Richardson, who had promised the Senate at his confirmation for the job that Cox would be totally untouched. Nixon fired Richardson and now Trump has fired his Attorney General Jeff Sessions, who recused himself from any involvement in the selection of Robert Mueller to serve the Cox role in investigating Trump’s involvement in Russia’s interference in the 2016 election.
After Richardson declined to fire Cox, Nixon ordered Justice’s deputy attorney general, William Ruckelshaus, to fire him. Loyal to Richardson, Ruckelshaus declined and he was fired. His equivalent today is Rod Rosenstein, who was responsible for appointing Mueller, so he would be highly unlikely to be the one to fire him.
Rosenstein may not even get the chance, however. Trump named Session’s top aide, Matthew Whitaker as acting attorney general, even though he has never been vetted by the Senate, as required in the Constitution. All Cabinet officers are required to get the advice and consent of the Senate, not necessarily for a new post. Rosenstein has already received that vetting for his current job. Trump also has signaled to Whitaker that he would not interfere if Whitaker fired Mueller. All of that is now the subject of a pissing match that promises to carry over to the new term.
Back in 1973, after Ruckelshaus, the firing of Cox fell to Solicitor General Robert Bork, and he finalized the “massacre,” lighting the fire for impeachment proceedings to begin. Today, the No. 3 person is the associate attorney general, a position inserted above the solicitor general post three years after the Nixon impeachment. Today’s holder of the job is Jesse Pannucio, a GOP loyalist from Florida whose personal views about Trump are unknown. He was, however, chief counsel to Rick Scott, Florida’s current governor who was declared winner of a hotly contested Senate race, ousting Democratic Sen. Bill Nelson. Scott has patterned himself after Trump in terms of style.
In other words, Pannucio likely would follow Bork’s lead and carry out Mueller’s firing, a move that almost definitely would trigger impeachment proceedings, which Pelosi would have no choice but to endorse.
Less than two weeks after Cox was fired and the special prosecutor job was abolished. The elimination of the job was rescinded, however, and Cox was replaced by Leon Jaworski, a registered Democrat who nonetheless was a Nixon supporter. Bork also reasserted the special prosecutor’s independence.

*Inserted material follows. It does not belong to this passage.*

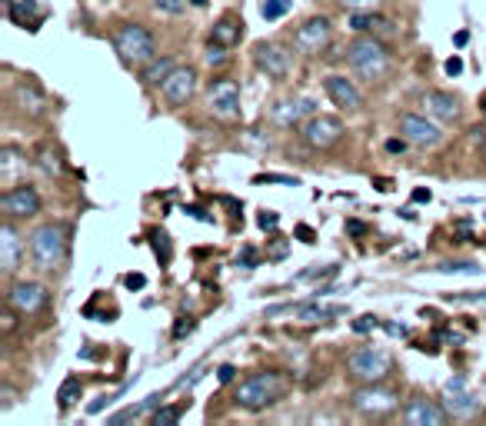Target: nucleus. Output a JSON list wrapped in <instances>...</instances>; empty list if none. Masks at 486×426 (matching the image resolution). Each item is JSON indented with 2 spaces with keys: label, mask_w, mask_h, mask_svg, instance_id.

In the end, the special prosecutor submitted all of the evidence, along with witness testimony, to the grand jury whose work was considered a good road map of what happened and how, and was delivered to the Judiciary Committee for impeachment, but never made public. It sat sealed in the National Archives until recently, unavailable (even if it would have been followed) for the Newt Gingrich-prodded flash impeachment of President Bill Clinton.
Now, the road map, ”Grand Jury Report and Recommendation Concerning Transmission of Evidence to the House of Representatives” is available to the Nadler-led Judiciary Committee, should Trump ape his predecessor and carry out whatever day and time of day “massacre” he may have in mind.